*** TEXT SEGMENT Section Begins ***

Pellet manufacturing

The Value of Experience

Design and operation of a successful wood pellet plant boils down to experience and attention to detail, with a heavy focus on fiber.
By Anna Simet | April 2, 2019

John Swaan is the kind of guy a wood pellet operation wants on its team. With decades of experience in forest management, fiber logistics and pellet production, Swaan is armed with knowledge that can’t be acquired by reading any manual or textbook.

Having founded wood pellet manufacturer Pacific BioEnergy Corp. 30 years ago, Swaan has witnessed the success and demise of many operations. Perhaps a bit of consolation for those failed projects is that almost always, valuable knowledge has been gained. “Fairly complex lessons have been learned in the wood pellet industry in the past 30 years, and they are still being learned,” Swaan says. “This has provided us with guidance. The devil is really in the details, and the details really matter.”

By details, Swaan refers to everything from siting a plant to design, fiber preparation and understanding how it affects each plant component. Before any of that is considered, Swaan says the first matter of business is finding that niche experience, which he deems crucial. “There are two categories of developers—first, the small ones, who usually have their own ideas about how this should work and think that it looks relatively simple, so they do it their way,” he says. “Then, you have investors, who may hire a contractor, design/engineering firm and equipment suppliers. A lot of them may have huge balance sheets, but not a whole lot of expertise in this area, and then the plants end up not working and under litigation.”

*** TEXT SEGMENT Section Ends ***
*** DATASET CONTENT Section Begins ***

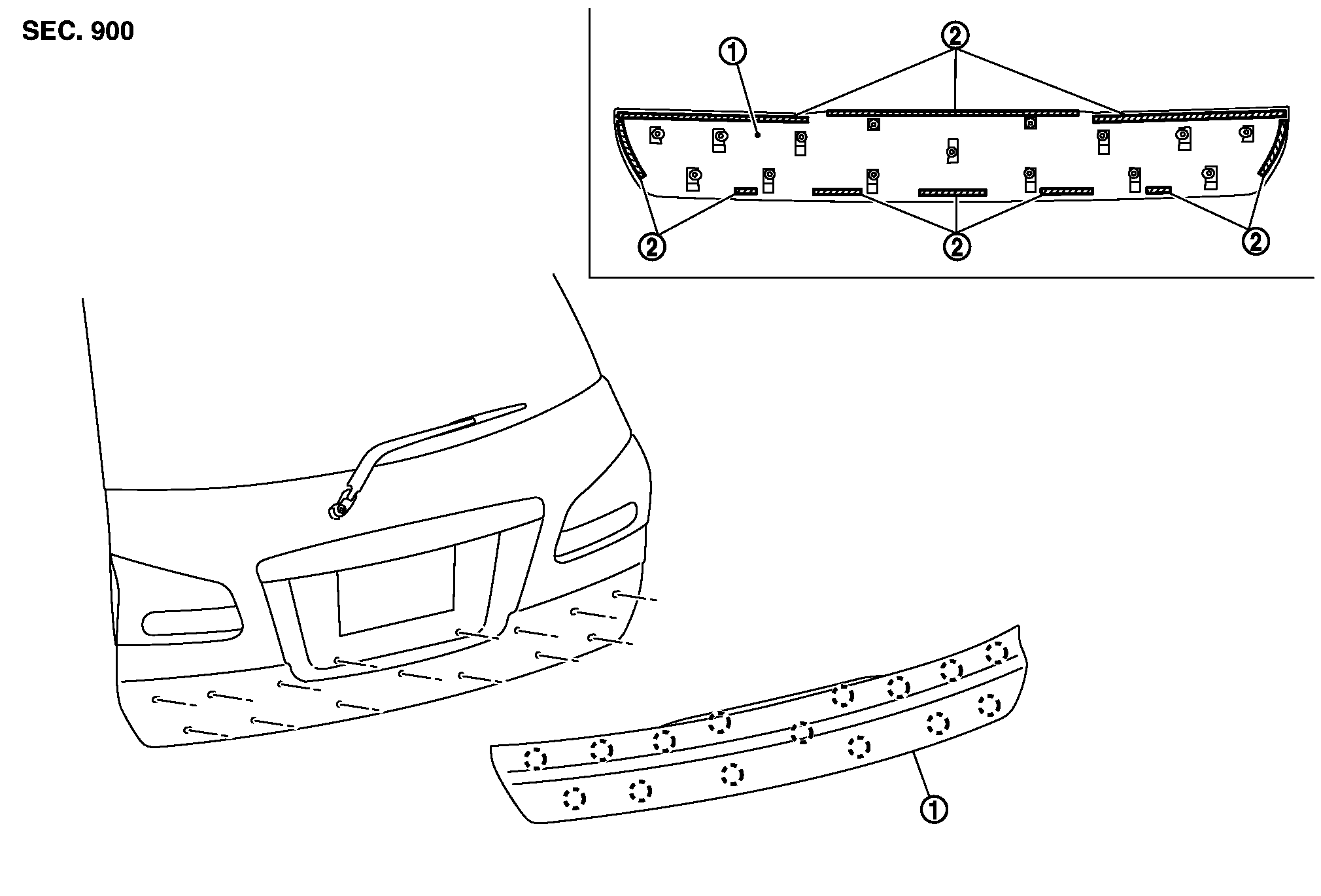 SEC. 900

1
2
2
2
2
1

*** DATASET CONTENT Section Ends ***

TO DO ▸
Reproduce the passage of the wood pellet plant article starting at "Pellet manufacturing" and ending at "focus on fiber.".

TASK RESULT ▸
Pellet manufacturing

The Value of Experience

Design and operation of a successful wood pellet plant boils down to experience and attention to detail, with a heavy focus on fiber.